Cost Functions

Contents

Cost Functions #

1. Mean Squared Error (MSE)#

The most common cost function.
At each split, the tree chooses the feature & threshold that minimizes the variance of the target values.

\[ MSE = \frac{1}{n} \sum_{i=1}^n (y_i - \hat{y})^2 \]

Here:
- \(y_i\) = actual value
- \(\hat{y}\) = predicted value (mean of samples in that leaf)
- \(n\) = number of samples in the node

👉 Minimizing MSE means nodes will group data where target values are close together.

2. Mean Absolute Error (MAE)#

\[ MAE = \frac{1}{n} \sum_{i=1}^n |y_i - \hat{y}| \]

Uses the median of values in the node for prediction (instead of mean).
More robust to outliers than MSE.

3. Friedman’s Mean Squared Error (Friedman MSE)#

A variation of MSE used in scikit-learn.
Adds a correction term to reduce bias when splitting nodes, especially useful in gradient boosting trees.

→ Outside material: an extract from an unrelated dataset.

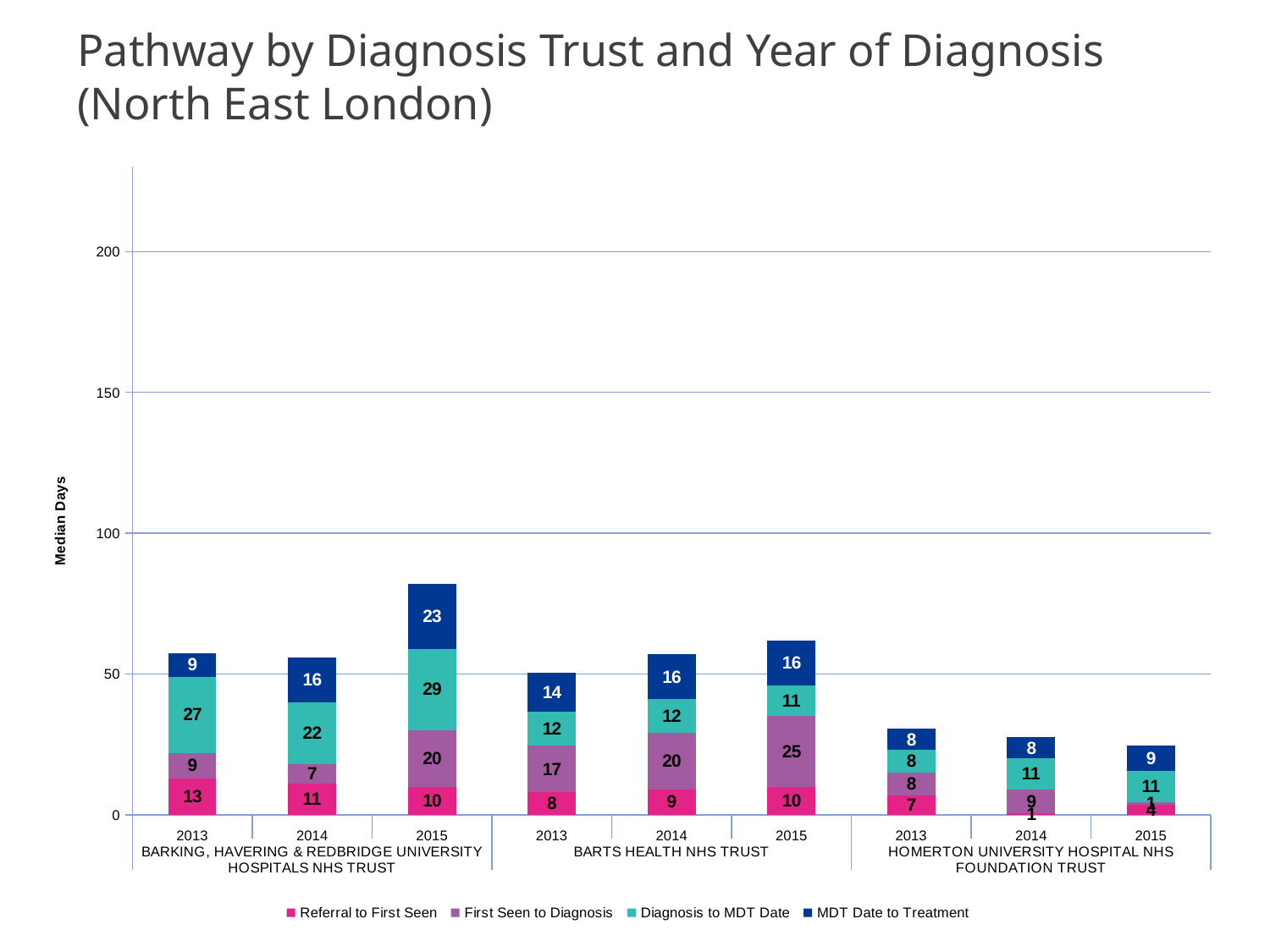
What is the difference between the Diagnosis to MDT Date value for Barking, Havering & Redbridge in 2015 and for Barts Health in 2015? 18 What is the value of Diagnosis to MDT Date for Barking, Havering & Redbridge University Hospitals NHS Trust in 2013? 27 Is the total for Homerton University Hospital NHS Foundation Trust in 2013 greater or less than 50? less What is the total of the stacked bar for Barts Health NHS Trust in 2013? 51 What is the total of the stacked bar for Barking, Havering & Redbridge University Hospitals NHS Trust in 2015? 82 How many stacked bars are plotted on the chart? 9 What kind of chart is shown on the slide? Stacked bar chart What is the value of First Seen to Diagnosis for Barts Health NHS Trust in 2015? 25 How many series does the legend list? 4 Which is larger: First Seen to Diagnosis for Barts Health NHS Trust in 2014 or for Barking, Havering & Redbridge in 2014? Barts Health NHS Trust in 2014 Which trust and year has the tallest stacked bar? Barking, Havering & Redbridge University Hospitals NHS Trust, 2015 What is the value of MDT Date to Treatment for Barking, Havering & Redbridge University Hospitals NHS Trust in 2015? 23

4. Poisson (for count regression)#

For target values that represent counts (non-negative integers).
Cost function is based on Poisson deviance:

\[ D(y, \hat{y}) = 2 \sum_{i=1}^n \left( y_i \log \frac{y_i}{\hat{y}_i} - (y_i - \hat{y}_i) \right) \]

Summary

MSE → default, sensitive to outliers, good for general regression.
MAE → robust to outliers, gives median-based predictions.
Friedman MSE → specialized, often used in ensembles.
Poisson → best for count-based data.